____ Data section
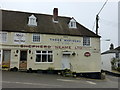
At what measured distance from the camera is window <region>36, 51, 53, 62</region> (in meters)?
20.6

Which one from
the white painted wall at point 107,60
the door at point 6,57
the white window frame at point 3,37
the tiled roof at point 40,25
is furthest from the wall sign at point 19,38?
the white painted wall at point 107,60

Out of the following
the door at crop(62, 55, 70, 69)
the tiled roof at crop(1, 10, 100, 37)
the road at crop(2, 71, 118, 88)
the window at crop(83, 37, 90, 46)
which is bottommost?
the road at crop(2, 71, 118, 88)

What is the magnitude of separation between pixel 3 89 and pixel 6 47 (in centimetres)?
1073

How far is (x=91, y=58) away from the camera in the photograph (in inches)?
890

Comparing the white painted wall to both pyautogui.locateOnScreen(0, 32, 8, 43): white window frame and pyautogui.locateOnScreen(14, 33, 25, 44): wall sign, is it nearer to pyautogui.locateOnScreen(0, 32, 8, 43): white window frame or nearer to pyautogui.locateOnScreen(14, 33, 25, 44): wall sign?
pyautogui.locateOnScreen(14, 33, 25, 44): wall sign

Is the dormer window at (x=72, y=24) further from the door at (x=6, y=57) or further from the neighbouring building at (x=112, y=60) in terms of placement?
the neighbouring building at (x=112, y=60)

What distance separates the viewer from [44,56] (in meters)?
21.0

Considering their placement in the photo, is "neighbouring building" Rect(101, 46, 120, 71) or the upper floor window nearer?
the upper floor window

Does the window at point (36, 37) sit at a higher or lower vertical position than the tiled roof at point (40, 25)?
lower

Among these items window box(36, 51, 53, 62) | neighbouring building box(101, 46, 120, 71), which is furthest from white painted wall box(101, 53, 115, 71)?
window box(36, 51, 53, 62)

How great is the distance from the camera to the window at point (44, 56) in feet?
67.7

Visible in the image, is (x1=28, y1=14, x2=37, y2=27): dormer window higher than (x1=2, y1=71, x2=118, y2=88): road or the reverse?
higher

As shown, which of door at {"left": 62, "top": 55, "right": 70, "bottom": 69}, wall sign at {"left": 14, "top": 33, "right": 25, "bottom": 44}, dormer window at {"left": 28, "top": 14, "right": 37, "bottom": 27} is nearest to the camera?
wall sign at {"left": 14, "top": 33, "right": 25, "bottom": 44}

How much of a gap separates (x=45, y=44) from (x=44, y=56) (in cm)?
________
____ Data section
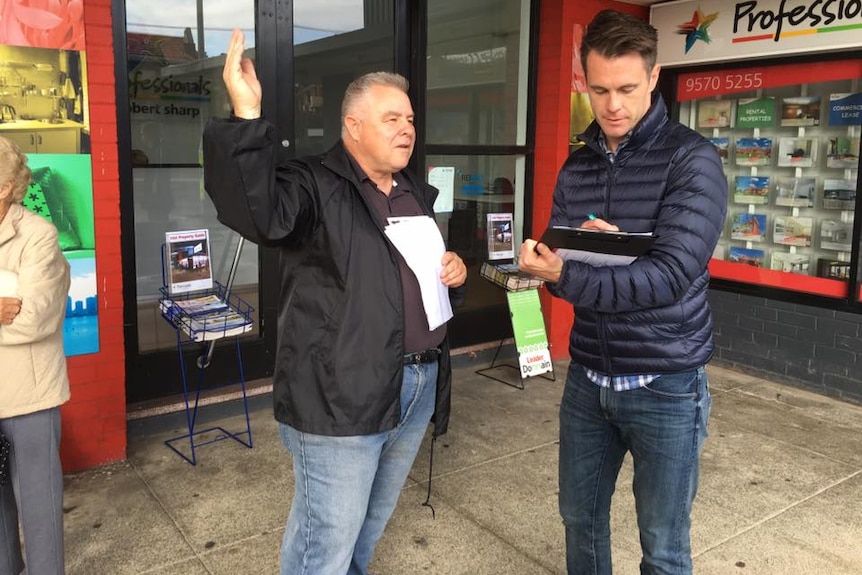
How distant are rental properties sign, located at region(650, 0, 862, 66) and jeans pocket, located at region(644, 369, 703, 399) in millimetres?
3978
________
How many lines of the entries above contain the string "left"? Reply with the number alone.

▶ [Reply] 2